Your goal:
Please pick out every line of the listing below that contains the string "instances", matching its case exactly.

Record extracts:

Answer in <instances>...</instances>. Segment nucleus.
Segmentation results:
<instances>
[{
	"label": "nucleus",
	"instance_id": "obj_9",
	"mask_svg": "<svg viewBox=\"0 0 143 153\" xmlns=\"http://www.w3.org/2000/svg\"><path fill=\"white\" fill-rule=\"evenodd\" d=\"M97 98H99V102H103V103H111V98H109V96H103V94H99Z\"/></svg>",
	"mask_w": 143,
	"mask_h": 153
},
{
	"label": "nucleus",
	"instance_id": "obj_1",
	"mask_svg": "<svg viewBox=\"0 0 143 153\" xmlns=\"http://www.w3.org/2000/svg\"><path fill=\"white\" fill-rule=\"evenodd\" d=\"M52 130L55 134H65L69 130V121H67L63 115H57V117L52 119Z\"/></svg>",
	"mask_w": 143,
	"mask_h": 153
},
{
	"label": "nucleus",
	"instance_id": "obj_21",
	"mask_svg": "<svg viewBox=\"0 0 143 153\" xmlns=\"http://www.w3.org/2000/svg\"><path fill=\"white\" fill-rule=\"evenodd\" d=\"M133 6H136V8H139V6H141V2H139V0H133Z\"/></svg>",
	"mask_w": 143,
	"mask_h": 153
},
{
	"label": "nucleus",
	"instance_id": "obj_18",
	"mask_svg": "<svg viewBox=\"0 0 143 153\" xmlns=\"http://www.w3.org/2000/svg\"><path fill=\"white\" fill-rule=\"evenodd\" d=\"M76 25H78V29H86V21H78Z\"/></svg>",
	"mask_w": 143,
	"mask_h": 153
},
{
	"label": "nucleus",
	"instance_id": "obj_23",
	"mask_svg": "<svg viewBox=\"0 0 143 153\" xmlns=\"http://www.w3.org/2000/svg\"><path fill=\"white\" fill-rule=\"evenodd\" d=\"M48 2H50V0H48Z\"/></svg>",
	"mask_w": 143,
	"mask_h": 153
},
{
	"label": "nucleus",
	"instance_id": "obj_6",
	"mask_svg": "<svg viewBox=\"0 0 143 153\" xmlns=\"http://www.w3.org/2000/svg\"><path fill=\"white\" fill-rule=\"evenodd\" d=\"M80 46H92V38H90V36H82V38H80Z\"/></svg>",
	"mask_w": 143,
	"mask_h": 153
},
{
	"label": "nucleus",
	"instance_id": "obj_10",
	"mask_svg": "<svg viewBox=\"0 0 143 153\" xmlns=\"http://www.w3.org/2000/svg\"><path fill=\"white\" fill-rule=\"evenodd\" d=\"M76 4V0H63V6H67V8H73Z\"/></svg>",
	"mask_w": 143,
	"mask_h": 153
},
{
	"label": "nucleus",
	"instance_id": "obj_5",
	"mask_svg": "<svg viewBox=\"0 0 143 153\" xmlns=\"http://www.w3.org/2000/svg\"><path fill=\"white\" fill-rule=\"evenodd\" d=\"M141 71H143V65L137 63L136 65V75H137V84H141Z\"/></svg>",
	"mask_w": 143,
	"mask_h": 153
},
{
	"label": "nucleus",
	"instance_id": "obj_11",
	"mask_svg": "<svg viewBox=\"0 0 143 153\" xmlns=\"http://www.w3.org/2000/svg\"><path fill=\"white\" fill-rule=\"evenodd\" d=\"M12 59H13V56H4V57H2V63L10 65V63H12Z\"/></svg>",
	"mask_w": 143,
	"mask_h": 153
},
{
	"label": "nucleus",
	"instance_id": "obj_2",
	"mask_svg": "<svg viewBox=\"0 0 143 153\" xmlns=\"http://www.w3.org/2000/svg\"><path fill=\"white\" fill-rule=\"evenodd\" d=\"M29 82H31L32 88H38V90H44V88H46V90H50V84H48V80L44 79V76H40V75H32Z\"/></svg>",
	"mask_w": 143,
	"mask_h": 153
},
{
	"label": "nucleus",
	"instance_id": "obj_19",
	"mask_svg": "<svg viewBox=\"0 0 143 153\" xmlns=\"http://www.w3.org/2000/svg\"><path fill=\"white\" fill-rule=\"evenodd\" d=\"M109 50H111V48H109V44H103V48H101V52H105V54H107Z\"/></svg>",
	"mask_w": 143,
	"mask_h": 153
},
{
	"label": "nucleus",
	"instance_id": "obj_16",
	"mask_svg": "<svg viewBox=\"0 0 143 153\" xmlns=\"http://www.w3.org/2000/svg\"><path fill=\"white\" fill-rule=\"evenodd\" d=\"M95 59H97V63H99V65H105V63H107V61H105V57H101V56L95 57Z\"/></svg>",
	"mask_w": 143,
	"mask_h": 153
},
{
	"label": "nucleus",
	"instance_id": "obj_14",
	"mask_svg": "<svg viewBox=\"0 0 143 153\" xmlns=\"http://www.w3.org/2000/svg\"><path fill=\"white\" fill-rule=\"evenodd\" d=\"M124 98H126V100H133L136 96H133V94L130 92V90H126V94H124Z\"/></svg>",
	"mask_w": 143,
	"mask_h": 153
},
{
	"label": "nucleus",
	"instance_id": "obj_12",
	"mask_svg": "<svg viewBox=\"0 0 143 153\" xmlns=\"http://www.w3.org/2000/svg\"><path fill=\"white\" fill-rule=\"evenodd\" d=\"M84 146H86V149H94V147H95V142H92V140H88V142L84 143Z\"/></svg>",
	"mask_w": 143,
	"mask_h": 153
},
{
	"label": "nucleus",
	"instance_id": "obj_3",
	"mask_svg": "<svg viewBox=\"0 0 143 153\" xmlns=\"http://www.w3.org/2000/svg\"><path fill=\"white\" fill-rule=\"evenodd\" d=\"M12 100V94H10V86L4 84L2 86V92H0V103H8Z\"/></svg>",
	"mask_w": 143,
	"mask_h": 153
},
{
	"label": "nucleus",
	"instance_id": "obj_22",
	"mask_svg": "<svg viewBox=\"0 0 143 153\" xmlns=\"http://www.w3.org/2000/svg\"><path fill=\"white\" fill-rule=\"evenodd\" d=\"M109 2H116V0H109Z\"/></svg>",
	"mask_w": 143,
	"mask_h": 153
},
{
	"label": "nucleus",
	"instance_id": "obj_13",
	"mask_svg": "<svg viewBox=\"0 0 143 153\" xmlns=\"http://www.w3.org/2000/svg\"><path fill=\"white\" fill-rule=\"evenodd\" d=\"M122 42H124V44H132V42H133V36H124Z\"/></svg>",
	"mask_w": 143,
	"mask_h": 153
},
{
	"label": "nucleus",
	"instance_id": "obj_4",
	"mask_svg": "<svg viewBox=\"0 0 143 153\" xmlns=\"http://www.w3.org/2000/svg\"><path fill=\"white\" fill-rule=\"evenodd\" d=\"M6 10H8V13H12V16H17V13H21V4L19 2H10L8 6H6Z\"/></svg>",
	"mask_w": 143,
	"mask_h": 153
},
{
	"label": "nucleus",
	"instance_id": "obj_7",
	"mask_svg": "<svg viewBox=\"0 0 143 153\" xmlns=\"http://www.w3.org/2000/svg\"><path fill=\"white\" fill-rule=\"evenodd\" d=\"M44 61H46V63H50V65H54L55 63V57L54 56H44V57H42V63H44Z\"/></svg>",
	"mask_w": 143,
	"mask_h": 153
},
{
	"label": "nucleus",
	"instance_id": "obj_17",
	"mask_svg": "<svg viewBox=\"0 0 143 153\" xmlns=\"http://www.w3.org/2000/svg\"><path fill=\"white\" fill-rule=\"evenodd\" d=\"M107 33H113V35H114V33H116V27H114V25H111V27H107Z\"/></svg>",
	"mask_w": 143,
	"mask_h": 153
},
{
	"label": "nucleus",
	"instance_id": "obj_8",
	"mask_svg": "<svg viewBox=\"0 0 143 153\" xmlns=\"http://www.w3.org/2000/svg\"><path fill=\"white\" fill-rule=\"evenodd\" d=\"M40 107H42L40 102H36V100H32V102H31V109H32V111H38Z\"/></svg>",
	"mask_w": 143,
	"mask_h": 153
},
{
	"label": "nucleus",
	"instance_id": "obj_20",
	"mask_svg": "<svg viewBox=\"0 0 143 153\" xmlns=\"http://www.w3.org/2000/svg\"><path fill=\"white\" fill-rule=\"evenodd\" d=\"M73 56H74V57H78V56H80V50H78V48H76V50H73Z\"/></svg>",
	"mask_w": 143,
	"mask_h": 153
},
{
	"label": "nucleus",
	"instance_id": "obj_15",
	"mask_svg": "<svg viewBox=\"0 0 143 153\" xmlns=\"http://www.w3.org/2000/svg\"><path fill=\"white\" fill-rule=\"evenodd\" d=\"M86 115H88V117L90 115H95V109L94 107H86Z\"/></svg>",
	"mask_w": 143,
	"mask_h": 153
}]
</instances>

Task answer:
Answer in <instances>...</instances>. Segment nucleus.
<instances>
</instances>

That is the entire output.